Her doctor told her she had been diagnosed with breast cancer. Her plans to move to Whidbey Island from Garden Grove, Calif., were put on hold as she couldn’t transfer her insurance.
Houghton finally made the permanent move this month, 13 years later.
“Basically, it was ruining my life,” Houghton recalled thinking when she got the news.
After the talk with her doctor, she made a trip up to Whidbey to make sure her furniture was put in her new house, then returned to California for her lumpectomy. The surgery removed the tumor and three inches of lymphoid tissue.
After healing enough, she started radiation therapy. Though one of her doctors strongly recommended it, she opted not to undergo chemotherapy. She said three of her father’s aunts were diagnosed with breast cancer, and they had all lived into their 90s.
“For me, that was a very good prognosis for the future,” she said.
Houghton had witnessed the effects of chemo on family and friends and she decided to trust her belief that she could heal without it.
Trust in herself led to her cancer being discovered in the first place. After a shower one day, she saw an indentation in the mirror. There wasn’t a lump that could be felt, nor anything that even a mammogram could.
Houghton continued to show concern about the area for two years, until an ultrasound revealed the cancer.
Houghton went through radiation treatment two to three times a week for almost a year, significantly draining her stamina. She loves gardening, making crafts and sewing.
She continued to do most of the things she enjoys, but more slowly.
“You just have to go on, going at the pace you can go,” she said.
Her treatment became even more difficult when she fractured her rib. She was doing plumbing on a rental house she managed—something she admitted she probably shouldn’t have been doing—when she heard a pop.
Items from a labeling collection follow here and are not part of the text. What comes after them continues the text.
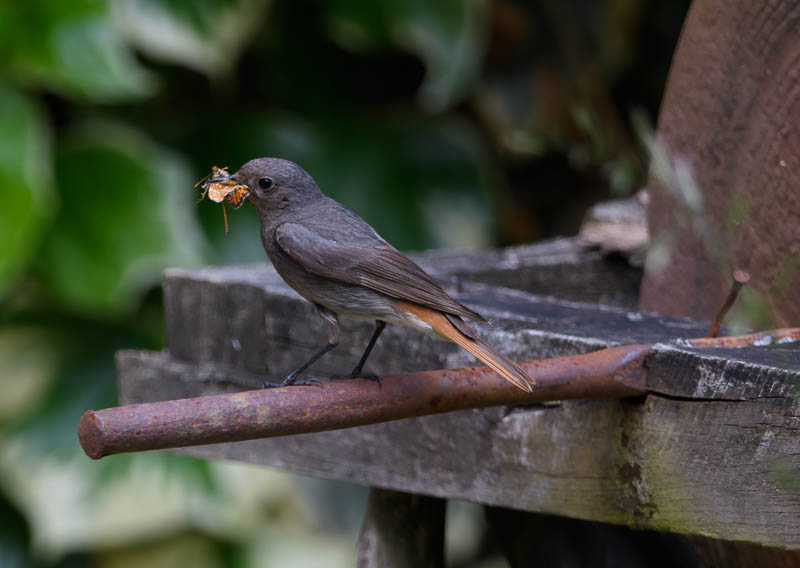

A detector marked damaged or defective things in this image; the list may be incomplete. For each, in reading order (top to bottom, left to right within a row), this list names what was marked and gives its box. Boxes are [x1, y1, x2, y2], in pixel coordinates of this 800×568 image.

rusty metal pipe [78, 344, 648, 460]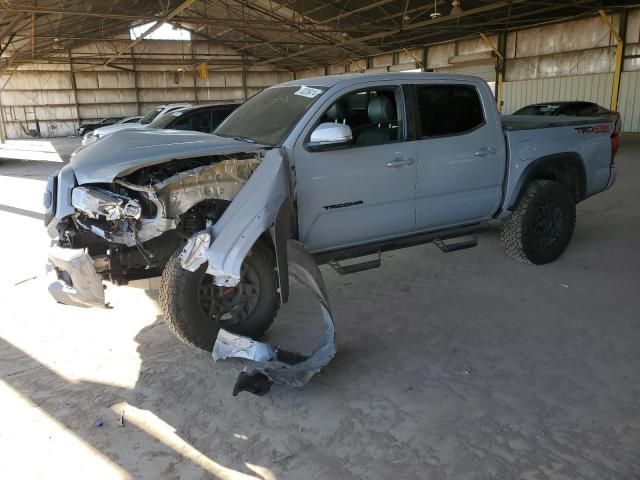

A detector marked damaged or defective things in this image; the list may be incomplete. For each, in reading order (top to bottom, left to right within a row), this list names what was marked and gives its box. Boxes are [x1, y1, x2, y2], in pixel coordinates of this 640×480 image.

broken headlight [72, 186, 142, 221]
crushed hood [72, 128, 264, 185]
damaged toyota tacoma [42, 73, 616, 390]
another damaged vehicle [43, 73, 616, 374]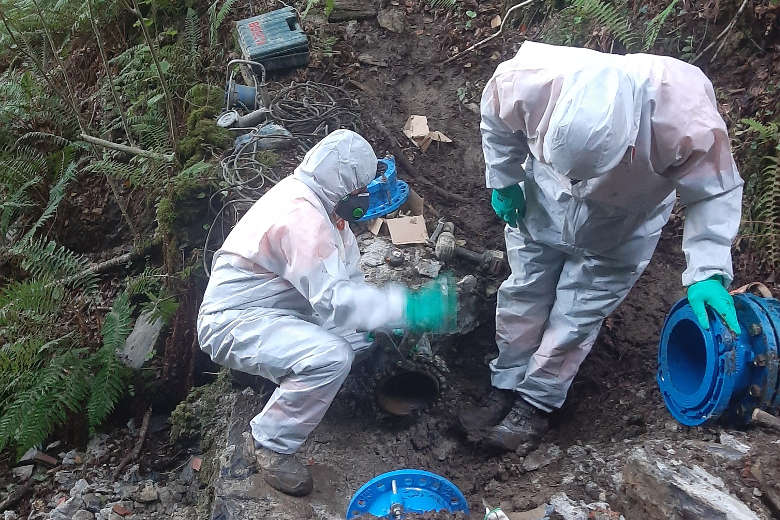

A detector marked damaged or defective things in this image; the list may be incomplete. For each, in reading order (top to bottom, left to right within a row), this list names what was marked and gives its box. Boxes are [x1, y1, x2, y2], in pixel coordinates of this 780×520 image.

broken concrete pipe [660, 292, 780, 426]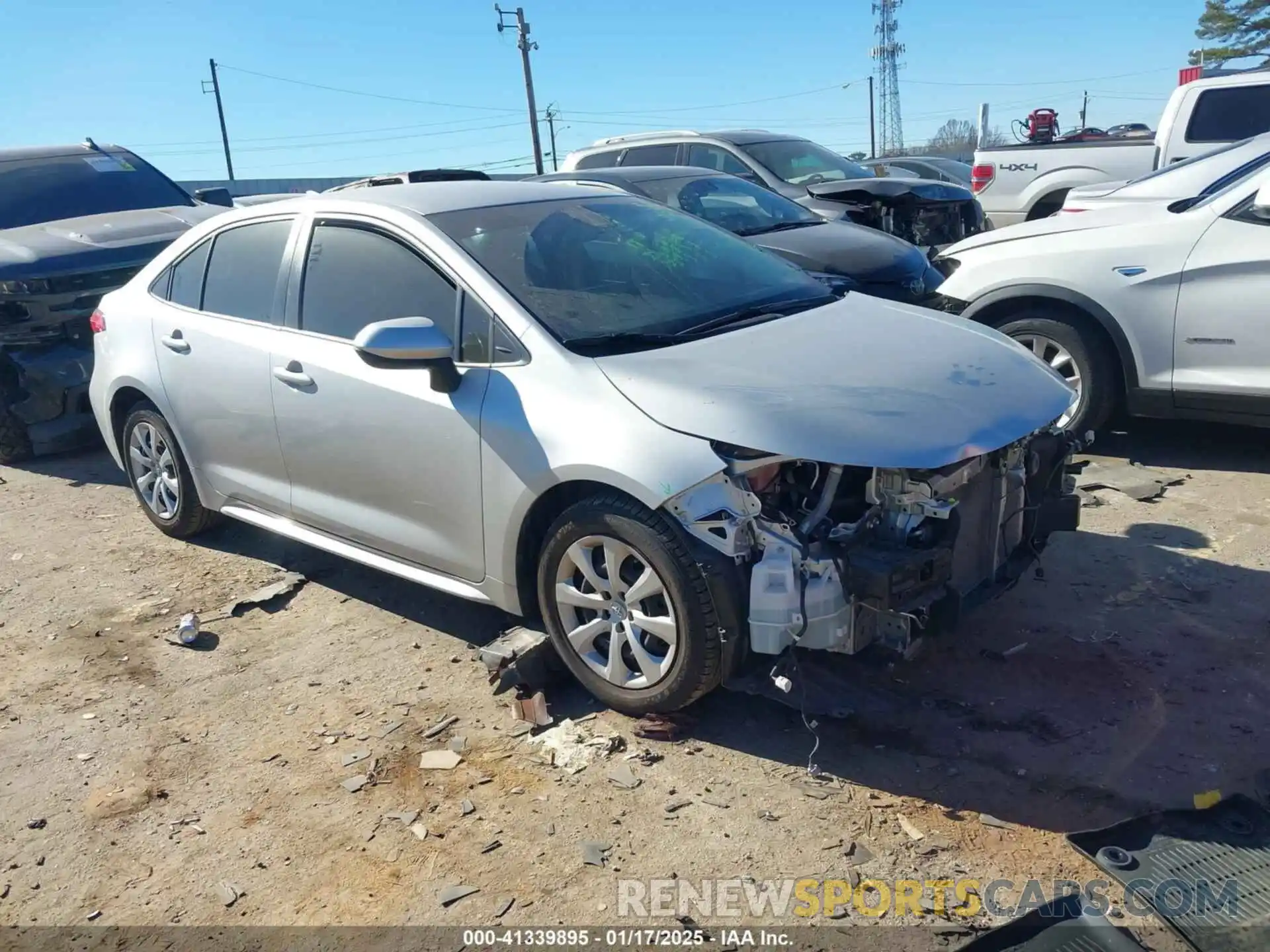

“To lay on the radiation table was excruciating,” she said.
With everything involved in treatment, Houghton became depressed. She attended group therapy with others who were also going through treatment or who had completed breast cancer treatment. The support from the group was extremely helpful for her, and she continued going periodically for a year after her she finished treatment.
Her church community also offered a reassuring presence, and she said she felt comforted no matter what the outcome turned out to be.
However, the most “traumatizing” moment Houghton said she experienced happened this past year.
“I had never been asked the question how long has it been in remission, I’d always been asked how long since you’ve had the thing,” she said. “When they said remission to me, it brought a totally different feeling in my mind than the other question.”
She said the word changed her frame of mind; she hadn’t considered the possibility of it coming back.
Houghton was considered adequately treated almost a year after her initial surgery, although one of her doctors did feel it should continue to be monitored. She celebrated by driving to Whidbey. She loves to drive, and has made the drive from California to the island five times this year.
Houghton advises anyone who thinks they might have cancer to be persistent with their doctor.
“If you think there’s something there, question it past the first questioning if there’s a no,” she said.
She also emphasized that treatment options are a personal choice and not to feel ashamed of anything. For those undergoing treatment, she said: “Be with people who are positive or understanding with you.”
“Be willing to take time out and rest and give yourself your more time, but don’t isolate yourself.”